Since our fake estimate has changed and has different considerations to make, this 100% is reduced. As well rather than progressively narrow the sideband which as you point out decreases statistics, we now do the opposite and progressively widen it to test for this dependence. We have also decided to move away from using the ==3 layer tracks, as the presence of this central bias peak makes comparison with ==4 layers very difficult. Using ==4 layer tracks for the transfer factor for ==5 and >=6 numerically does not change the estimate in any case, and improves this particular plot.%ENDCOLOR

L671: my memory tells me we expect on average about 3GeV deposit for a muon traversing the calorimeter, so it may not always be completely negligible. But ok, smaller than the electron case, agreed.

In the future this is something to investigate, but for now we exclude it as it will be a very very small uncertainty.

p67, bottom: math mode mess


L718-719: how much? Please mention here.

These values hadn't yet been calculated. They are now and are quoted in the text. They are below 1.2% for the ≥6 layer bin and less than 0.003% in the =4 and =5 layer bin.

L723: I didn't really understand the procedure. What is this 1 sigma?

This is 1 sigma of their statistical uncertainties, so the error bars in Figure 30. The text has been changed to say this more clearly.

L731: that must be a huge factor, and I don't think it makes sense to take the change as a systematic. The pythia description of the ISR is just not good at such high pT, so why base a systematic on it? I'm sure it's overly conservative.

The AN actually was incorrect here. Rather than removing the weights, the systematic here is taken by fluctuating the weights shown in Figurs 32 and 33 up and down by their statistical uncertainty, and comparing the change in signal yields. So the uncertainty is not on applying or not applying this, but in the sample sizes used to derive the weights. This does end up as a roughly 7% uncerainty.

Table 45: the n=4 region has a large number of expected background events, with a large systematic. In a simple S/sigma(B) sensitivity metric, you get S/sqrt(B+DB^2) = S/sqrt(191+6400). Thus, the systematic completely dominates the sensitivity. In general, underlined by my comments above, I have the impression it's hard to do better than guesstimating that systematic - but the sensitivity at low displacement crucially depends on it (shown also in Fig. 42). It's an uncomfortable situation. Better would be if the background could be significantly further suppressed. And if I look at Fig 29, it seems to me there is an obvious kinematic variable you can use further: the track pT. Although I'm not sure how that looks like for fake tracks (can you add a plot?). Can you further suppress the background this way, or in another way, and put similar or better sensitivity on more solid ground for small displacements?

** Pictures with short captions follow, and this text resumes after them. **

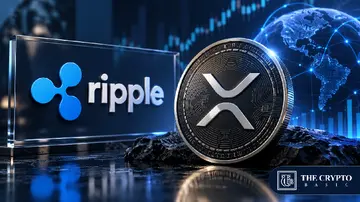 Великі обсяги XRP у Ripple важливі, але не виключають можливість підвищення цін.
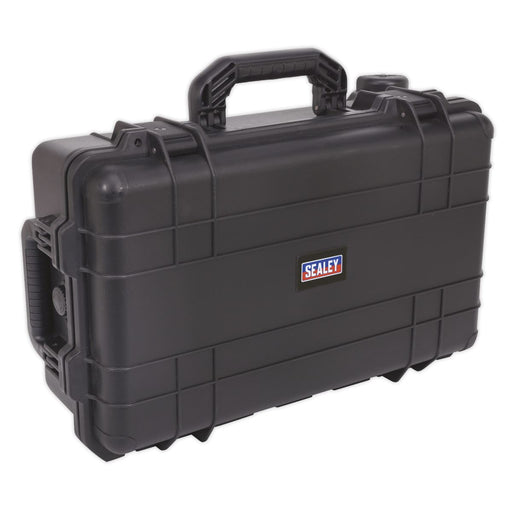 Sealey Storage Case Water Resistant Professional on Wheels AP615 Sealey - Town Tools 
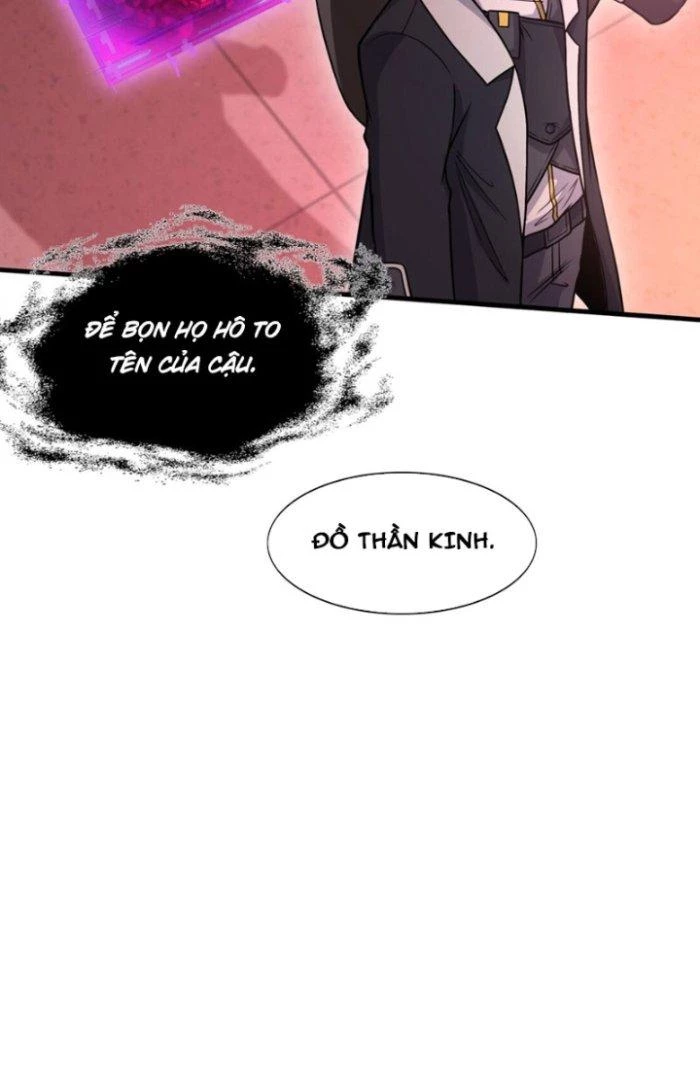 Ta Tại Tận Thế Điên Cuồng Trảm Thần Chapter 5 - Trang 2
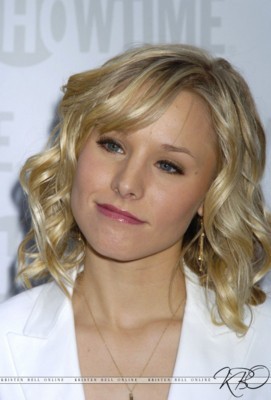 Kristen Bell Poster 1246464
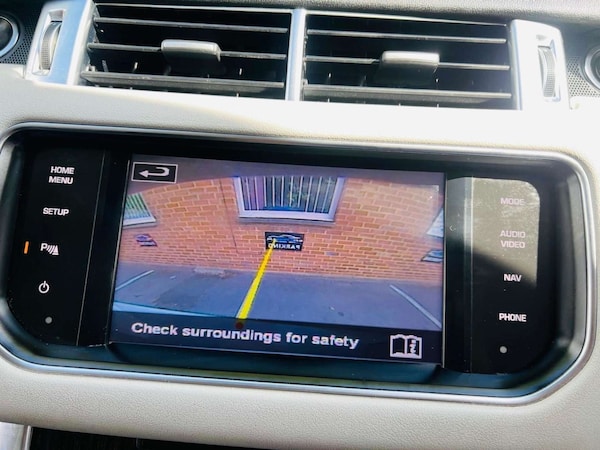 Used Land Rover Range Rover Sport 2013 for sale - 74911524: Photo 16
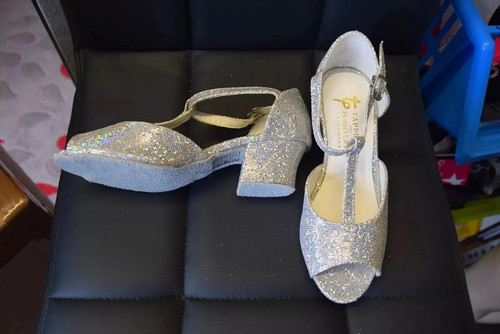 Silver tappers pointers - tappers,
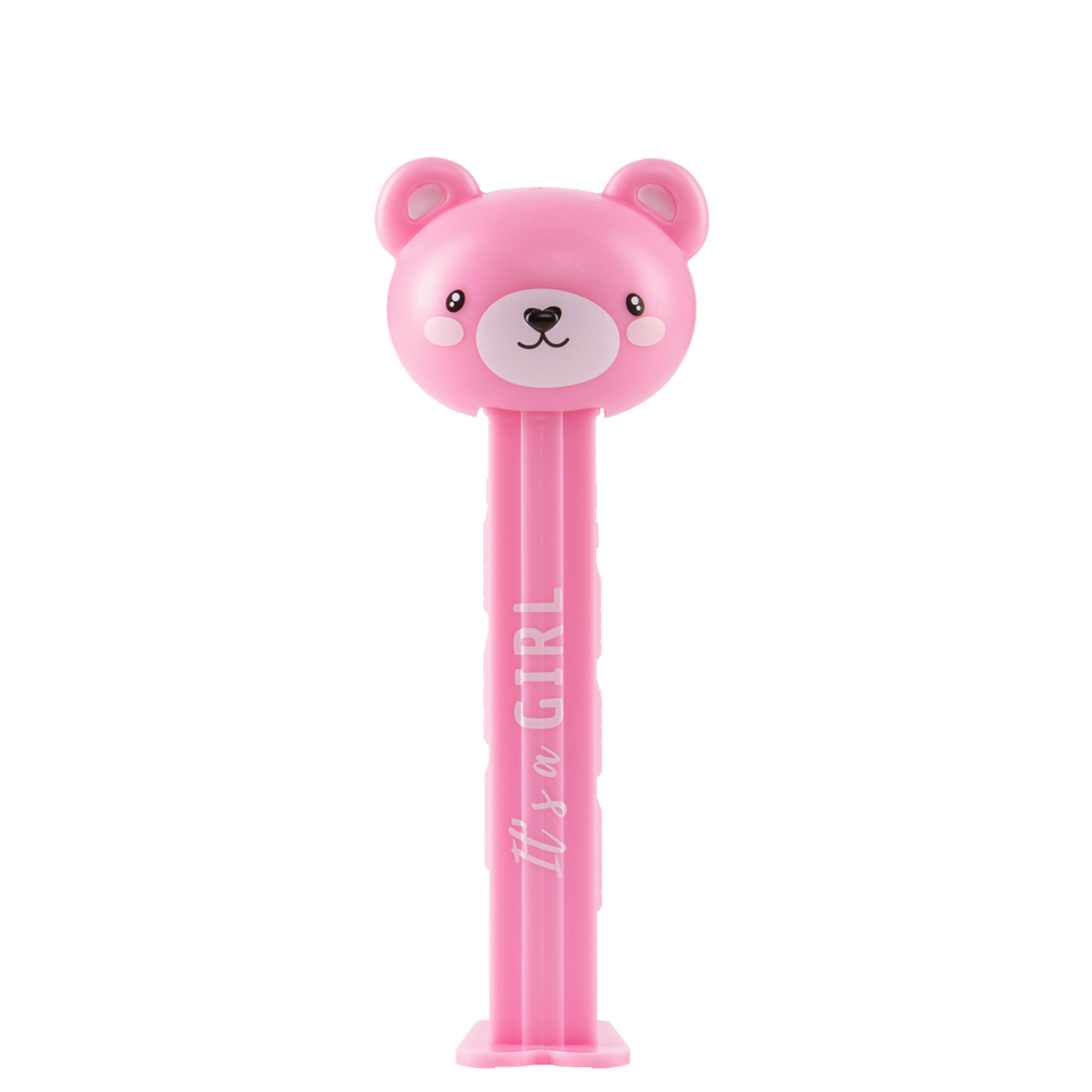 PEZ Dispenser It's a Girl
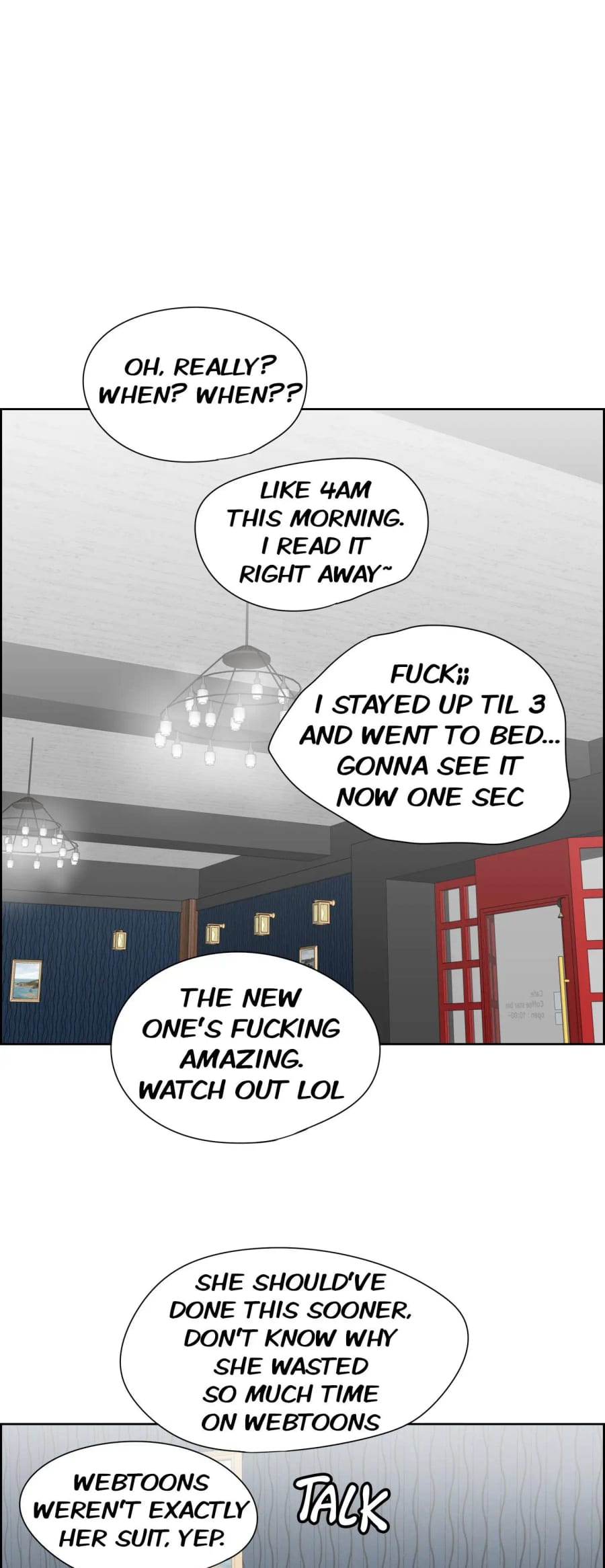 Draw it Yourself! (Uncensored), chapter 95, page 25 of 48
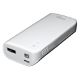 Εικόνα της Power Bank MediaRange 5.200mAh με Φακό MR751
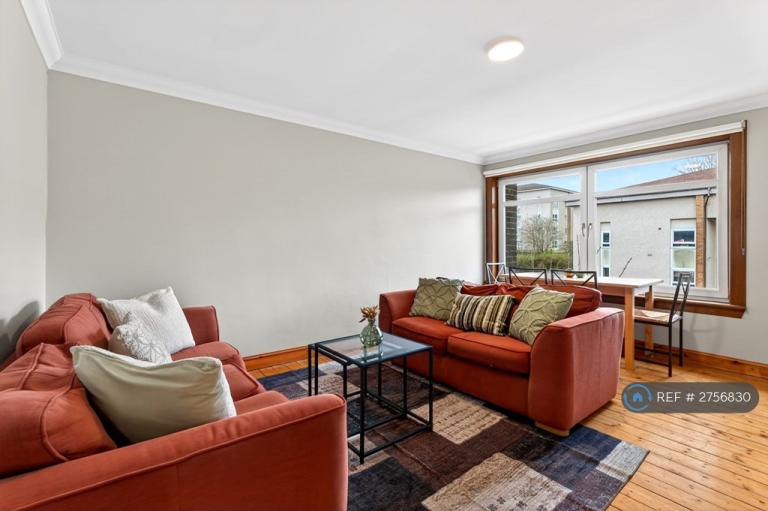 1 bedroom flat in Banner Drive, Glasgow, G13 (1 bed) (#2756830)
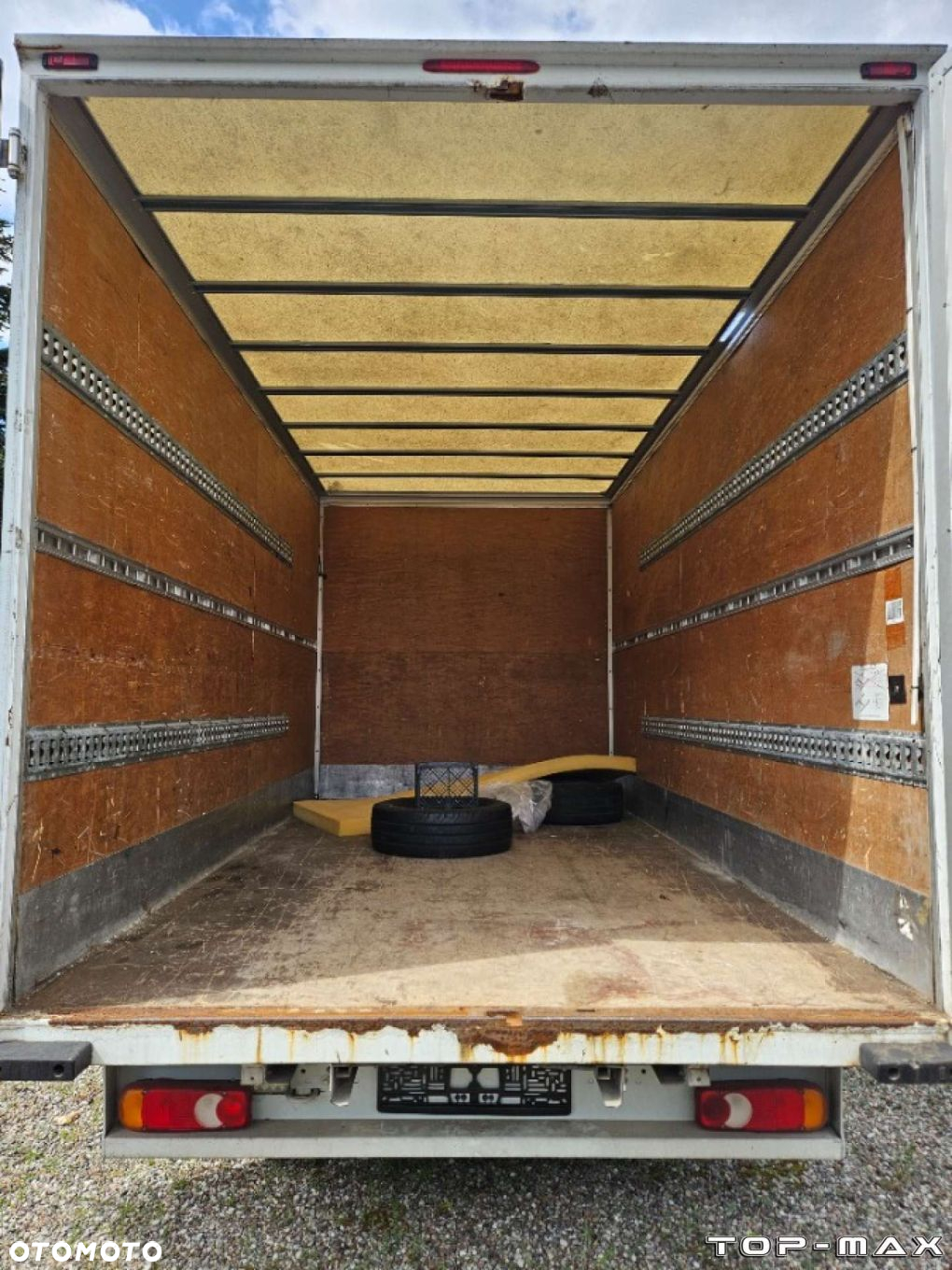 Renault Master - 20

As mentioned on Friday we have also noticed this and have made a successful effort to reducing the overall background as you say. So perhaps this question is not so needed with this updated estimate. On the possibility of using track pt as a discriminating variable, this would be certainly be effective for some chargino masses, but we consider a wide range where the track kinematics may not benefit from this in some regions. We also try to keep the search quite general, and make an effort to remind readers that the AMSB limits we show are provided only as a benchmark and not a specific motivation for analysis optimization.